Getting source code of multiple tabs in Safari

Hello clever people!

I’m new to Applescript and I’m currently writing a script that will do a substantial amount of producing my weekly email newsletter. What the script should do is load the What’s New page of the website I edit, ask me how many new articles I’ll be covering in the email, load the required number of articles into new tabs (by following the top n links in the What’s New list) and then extract information from each of those tabs.

Getting the urls and loading the tabs is fine.

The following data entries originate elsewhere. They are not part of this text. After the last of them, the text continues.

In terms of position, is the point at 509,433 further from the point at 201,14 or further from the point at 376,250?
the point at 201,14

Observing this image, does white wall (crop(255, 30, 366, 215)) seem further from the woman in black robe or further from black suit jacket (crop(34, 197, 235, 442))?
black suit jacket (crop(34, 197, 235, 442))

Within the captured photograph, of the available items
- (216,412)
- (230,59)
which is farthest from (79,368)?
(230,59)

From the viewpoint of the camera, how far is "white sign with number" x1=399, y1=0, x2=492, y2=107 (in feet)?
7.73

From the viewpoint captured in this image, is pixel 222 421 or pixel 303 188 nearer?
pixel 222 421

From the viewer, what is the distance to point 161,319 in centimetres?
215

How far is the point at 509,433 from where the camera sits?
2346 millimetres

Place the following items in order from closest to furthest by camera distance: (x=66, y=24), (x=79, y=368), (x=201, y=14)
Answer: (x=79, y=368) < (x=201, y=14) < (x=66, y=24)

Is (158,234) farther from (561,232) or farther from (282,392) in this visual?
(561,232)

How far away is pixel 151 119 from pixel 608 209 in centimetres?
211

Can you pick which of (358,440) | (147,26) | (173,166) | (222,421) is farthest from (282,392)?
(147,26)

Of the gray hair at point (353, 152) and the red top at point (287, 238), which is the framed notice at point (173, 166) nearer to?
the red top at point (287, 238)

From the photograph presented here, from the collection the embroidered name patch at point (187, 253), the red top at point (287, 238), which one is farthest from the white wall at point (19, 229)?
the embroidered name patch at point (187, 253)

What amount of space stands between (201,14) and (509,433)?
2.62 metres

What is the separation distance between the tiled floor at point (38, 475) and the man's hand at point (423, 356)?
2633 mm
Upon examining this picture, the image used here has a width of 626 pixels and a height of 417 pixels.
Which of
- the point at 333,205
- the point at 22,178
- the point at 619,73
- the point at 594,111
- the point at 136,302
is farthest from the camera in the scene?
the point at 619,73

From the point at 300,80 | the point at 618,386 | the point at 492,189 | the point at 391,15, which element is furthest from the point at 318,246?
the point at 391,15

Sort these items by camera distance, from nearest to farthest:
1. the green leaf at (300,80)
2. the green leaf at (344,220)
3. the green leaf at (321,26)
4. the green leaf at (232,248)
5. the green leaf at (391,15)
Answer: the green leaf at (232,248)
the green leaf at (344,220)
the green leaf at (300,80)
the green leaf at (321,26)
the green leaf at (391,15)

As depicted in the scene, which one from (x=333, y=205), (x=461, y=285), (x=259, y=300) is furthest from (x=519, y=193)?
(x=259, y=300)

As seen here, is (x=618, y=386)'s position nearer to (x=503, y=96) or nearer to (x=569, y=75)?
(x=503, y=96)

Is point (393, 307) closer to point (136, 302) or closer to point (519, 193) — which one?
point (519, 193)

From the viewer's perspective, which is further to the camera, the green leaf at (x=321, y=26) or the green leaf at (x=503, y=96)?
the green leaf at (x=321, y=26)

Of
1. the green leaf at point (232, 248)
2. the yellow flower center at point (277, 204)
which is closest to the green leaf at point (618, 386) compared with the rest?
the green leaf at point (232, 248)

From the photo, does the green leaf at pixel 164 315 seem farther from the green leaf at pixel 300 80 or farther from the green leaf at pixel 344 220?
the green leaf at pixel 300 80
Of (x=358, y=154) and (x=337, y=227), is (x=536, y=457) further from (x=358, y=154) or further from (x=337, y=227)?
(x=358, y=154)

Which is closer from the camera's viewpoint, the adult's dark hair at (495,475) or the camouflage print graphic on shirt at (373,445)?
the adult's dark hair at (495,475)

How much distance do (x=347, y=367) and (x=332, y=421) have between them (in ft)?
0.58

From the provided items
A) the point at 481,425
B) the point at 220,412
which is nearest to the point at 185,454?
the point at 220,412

And if I deal with a tab at a time I can get the source code of each page and extract the data I need (by dumping the source into textwrangler). It seems to me that it would be more elegant to do this using a repeat - cycle through the tabs, put the urls into a list, copy the source code and do something with it (can I put the entire source code of a page as a list item?).

But here’s my problem. Getting the source doesn’t seem to work if it’s included within a repeat statement. I get a message telling me the variable (itemSource) is undefined. Any suggestions?

Here’s the relevant section of the script:

-- open safari and load the CW What's new page
tell application "Safari"
	activate
	set whatsnew to "http://www.damaris.org/cm/index.php?type=43&site_id=17"
	open location whatsnew
	
	-- Input number of CW items to be included
	display dialog "How many items?" default answer ""
	set ItemCount to text returned of result as integer
end tell

-- open tabs for  required number of CW items
tell application "Safari"
	set itemURLs to {}
	set tabcount to count of tabs of window 1
	repeat with i from 1 to ItemCount

		tell document 1
			-- First CW article URL is link number 57
			-- so link number set to 55 plus 2x the counter (i) 
			-- so as to skip all navigation links and the linked CW logo in each line of the table on What's New page
			set TabURL to (do JavaScript "document.links[" & (55 + (i * 2)) & "].href")
		end tell
		
		tell window 1
			set itemURLs to itemURLs & TabURL
			make new tab with properties {URL:TabURL}
			set tabcount to tabcount +1
			set itemsource to source of tab tabcount
		end tell
		
	end repeat

	-- i'm just putting the variable here to check the result in Script Editor rather than doing anything with it yet
	itemSource

end tell

Hi,

The first thing is that your variable itemsource should be the same in all instances, since AppleScript is case sensitive. itemsource and ItemSource would be considered two different variables.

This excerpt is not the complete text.